Conoley: I’m cautiously optimistic we’ll finish the fall semester because of the high rate of vaccinations among students, faculty and staff members.

Also, we got a suggestion and heard some universities are considering whether or not to go remote after Thanksgiving because we have that week off and people go to different places and even if they’ve been around their close family and friends, it’s still possible to be exposed, so we’re planning to discuss this matter in our agenda on whether or not we think we’re in any danger.

We got that information from one of the chief physicians in the UC system, Dr. Carrie Byington, who has been advising their Chancellors and she has also come to advise the CSU presidents as well since we don’t have our own medical centers.

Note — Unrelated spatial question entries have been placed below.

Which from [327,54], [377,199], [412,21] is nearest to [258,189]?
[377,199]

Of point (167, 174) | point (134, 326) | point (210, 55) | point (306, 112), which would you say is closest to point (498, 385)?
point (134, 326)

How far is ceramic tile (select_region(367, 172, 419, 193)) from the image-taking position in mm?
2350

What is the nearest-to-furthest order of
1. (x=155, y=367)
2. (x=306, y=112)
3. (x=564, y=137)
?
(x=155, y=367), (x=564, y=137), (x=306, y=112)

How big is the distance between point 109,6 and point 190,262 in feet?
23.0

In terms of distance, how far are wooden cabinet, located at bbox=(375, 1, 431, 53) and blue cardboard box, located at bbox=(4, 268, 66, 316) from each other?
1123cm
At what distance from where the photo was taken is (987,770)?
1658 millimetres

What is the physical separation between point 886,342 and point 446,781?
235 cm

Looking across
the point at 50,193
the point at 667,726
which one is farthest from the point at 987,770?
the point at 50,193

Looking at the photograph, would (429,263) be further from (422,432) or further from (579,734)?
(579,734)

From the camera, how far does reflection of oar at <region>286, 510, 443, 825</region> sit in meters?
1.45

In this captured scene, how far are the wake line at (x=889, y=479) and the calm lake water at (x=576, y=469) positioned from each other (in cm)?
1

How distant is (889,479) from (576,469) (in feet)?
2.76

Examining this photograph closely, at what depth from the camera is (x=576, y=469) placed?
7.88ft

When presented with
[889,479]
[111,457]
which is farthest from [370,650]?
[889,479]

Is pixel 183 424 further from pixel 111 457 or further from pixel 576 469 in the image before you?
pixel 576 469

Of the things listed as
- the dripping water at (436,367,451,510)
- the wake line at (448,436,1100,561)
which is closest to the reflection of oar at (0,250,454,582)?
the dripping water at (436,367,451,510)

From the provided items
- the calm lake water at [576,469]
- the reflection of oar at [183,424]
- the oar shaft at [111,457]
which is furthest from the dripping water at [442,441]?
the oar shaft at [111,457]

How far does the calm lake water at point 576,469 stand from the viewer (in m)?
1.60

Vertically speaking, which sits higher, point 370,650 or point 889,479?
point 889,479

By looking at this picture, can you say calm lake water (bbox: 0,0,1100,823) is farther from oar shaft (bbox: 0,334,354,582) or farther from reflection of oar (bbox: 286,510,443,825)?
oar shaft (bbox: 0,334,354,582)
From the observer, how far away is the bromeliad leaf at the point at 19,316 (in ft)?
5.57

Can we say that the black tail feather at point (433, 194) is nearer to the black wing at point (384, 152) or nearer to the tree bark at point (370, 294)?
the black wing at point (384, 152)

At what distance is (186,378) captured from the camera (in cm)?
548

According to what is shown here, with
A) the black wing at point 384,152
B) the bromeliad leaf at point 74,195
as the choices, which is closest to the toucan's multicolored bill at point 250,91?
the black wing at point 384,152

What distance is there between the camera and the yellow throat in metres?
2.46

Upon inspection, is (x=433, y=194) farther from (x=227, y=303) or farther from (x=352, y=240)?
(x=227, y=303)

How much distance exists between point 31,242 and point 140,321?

49er: Do you see the campus going back 100% in person for the spring semester? Why or why not?

Conoley: Yeah, you know, I think we’ll be close to about 90% of the classes to have a face-to-face element because more and more people will be vaccinated and the virus won’t have any place to go.

So it’ll be like managing a regular cold or flu where we’d have to get people to get their flu shots now of course. I’m confident, you know, and I’ve learned to be very humbled in front of the virus because I didn’t really know before all this started about how mutations worked.

The beauty of everybody being vaccinated is it doesn’t give the virus a chance to mutate so it really helps the process slow down.